**EXCERPT:**
== == ==

Merge tag 'spi-fix-v5.14-rc2' of git://git.kernel.org/pub/scm/linux/kernel/git/broonie/spi

Pull spi fixes from Mark Brown:
 "A collection of driver specific fixes, there was a bit of a kerfuffle
  with some last minute review on hte spi-cadence-quadspi division by
  zero change but otherwise nothing terribly remarkable here - important
  fixes if you have the hardware but nothing with too wide an impact"

* tag 'spi-fix-v5.14-rc2' of git://git.kernel.org/pub/scm/linux/kernel/git/broonie/spi:
  spi: spi-bcm2835: Fix deadlock
  spi: cadence: Correct initialisation of runtime PM again
  spi: cadence-quadspi: Disable Auto-HW polling
  spi: spi-cadence-quadspi: Fix division by zero warning
  spi: spi-cadence-quadspi: Revert "Fix division by zero warning"

== == ==

**COLLECTED DATA:**
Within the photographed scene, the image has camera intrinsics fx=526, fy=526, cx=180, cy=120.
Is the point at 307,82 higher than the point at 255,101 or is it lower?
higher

== == ==

**WHAT IS ASKED:**
In the merge message, what fix is listed for spi-bcm2835? The material placed after the merge message stands apart from it.

**FINISHED TASK:**
A deadlock fix.